Practical Tips for Government Web Sites (And Everyone Else!) To Improve Their Findability in Search

by Vanessa Foxcomments: 18

In an earlier post, I said that key to government opening its data to citizens, being more transparent, and improving the relationship between citizens and government in light of our web 2.0 world was ensuring content on government sites could be easily found in search engines. Architecting sites to be search engine friendly, particularly sites with as much content and legacy code as those the government manages, can be a resource-intensive process that takes careful long-term planning. But

two keys are:

  • Assessing who the audience is and what they're searching for
  • Ensuring the site architecture is easily crawlable


Crawlability Quick Wins
This post is about quick wins in crawlability. In many cases, ensuring crawlability also ensures accessibility (particularly access via screen readers). From this standpoint, many government web sites have an advantage over other sites since they already build in many accessibility features. Creating search-friendly sites also improves usability and user access from mobile devices and slow connections. So forget everything you may have heard about how you have to sacrifice user experience for SEO. SEO done right facilitates deeper audience engagement, makes it easier for visitors to navigate and find information on the site, and provides access to a wider variety of users.

Use XML Sitemaps
Create XML Sitemaps that list all the pages on the site and submit them to the major search engines.

Why is this important? Many government sites have poor information architecture. Ideally each page of the site should have at least one link to it. This helps users navigate the site and helps search engines find all of the pages. Long term, these sites should revamp their navigational structure so that at least one link exists to every page. Since that may take some time to implement, an XML Sitemap can function in the meantime to provide a list of all pages for search engines to crawl.

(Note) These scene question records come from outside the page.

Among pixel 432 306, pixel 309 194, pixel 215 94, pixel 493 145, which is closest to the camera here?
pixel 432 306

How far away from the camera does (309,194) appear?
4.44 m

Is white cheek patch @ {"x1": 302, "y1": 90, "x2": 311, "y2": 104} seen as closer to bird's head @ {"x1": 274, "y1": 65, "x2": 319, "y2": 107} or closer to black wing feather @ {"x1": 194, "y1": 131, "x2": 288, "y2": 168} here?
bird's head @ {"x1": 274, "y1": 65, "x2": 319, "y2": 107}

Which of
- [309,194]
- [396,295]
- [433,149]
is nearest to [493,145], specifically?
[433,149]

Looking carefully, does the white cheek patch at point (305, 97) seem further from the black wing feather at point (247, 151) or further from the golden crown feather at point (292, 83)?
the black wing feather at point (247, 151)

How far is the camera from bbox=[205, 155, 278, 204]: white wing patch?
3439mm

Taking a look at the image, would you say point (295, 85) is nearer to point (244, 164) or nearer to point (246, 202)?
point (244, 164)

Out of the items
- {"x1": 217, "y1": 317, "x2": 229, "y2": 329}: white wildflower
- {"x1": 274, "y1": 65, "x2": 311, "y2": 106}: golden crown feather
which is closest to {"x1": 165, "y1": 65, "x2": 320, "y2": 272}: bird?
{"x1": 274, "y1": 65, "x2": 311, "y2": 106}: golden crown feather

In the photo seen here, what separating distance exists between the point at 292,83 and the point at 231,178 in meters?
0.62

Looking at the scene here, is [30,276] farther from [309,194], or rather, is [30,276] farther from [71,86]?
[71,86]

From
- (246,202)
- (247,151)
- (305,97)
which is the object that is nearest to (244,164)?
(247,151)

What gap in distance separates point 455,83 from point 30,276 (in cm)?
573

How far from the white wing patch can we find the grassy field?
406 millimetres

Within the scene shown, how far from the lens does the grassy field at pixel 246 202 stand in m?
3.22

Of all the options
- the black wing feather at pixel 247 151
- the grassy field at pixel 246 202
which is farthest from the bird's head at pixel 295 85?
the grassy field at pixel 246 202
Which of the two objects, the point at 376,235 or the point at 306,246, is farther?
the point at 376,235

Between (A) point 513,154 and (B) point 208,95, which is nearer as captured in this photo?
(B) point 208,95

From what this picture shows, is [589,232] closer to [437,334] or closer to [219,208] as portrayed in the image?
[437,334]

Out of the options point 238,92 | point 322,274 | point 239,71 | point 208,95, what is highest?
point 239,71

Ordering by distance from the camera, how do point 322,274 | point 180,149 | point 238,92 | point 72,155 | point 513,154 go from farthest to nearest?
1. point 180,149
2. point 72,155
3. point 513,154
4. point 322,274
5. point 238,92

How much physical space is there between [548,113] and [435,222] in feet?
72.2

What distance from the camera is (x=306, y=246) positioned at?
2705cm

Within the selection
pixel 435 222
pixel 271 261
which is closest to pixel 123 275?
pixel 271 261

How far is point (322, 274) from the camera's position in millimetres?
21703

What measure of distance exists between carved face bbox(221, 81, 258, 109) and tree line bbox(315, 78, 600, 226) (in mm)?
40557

Government sites have already made great progress in search by using XML Sitemaps.

The Energy Department's Office of Science and Technology (OSTI) implemented XML Sitemaps protocol with great success. "The first day that Yahoo offered up our material for search, our traffic increased so much that we could not keep up with it,' said Walt Warnick, OSTI's director.

If possible, provide an HTML sitemap as well, which provides a browsable navigation to site visitors. Below is a good example of a browsable HTML sitemap on nih.gov:

nih_sitemap.jpg

Don't block access to content
Make all content available outside of a login, registration form, or other input mechanism. Search engine crawlers can't access content behind a login or registration. If the content requires the visitor to enter an email address or otherwise provide input before accessing it, it won't show up in search results.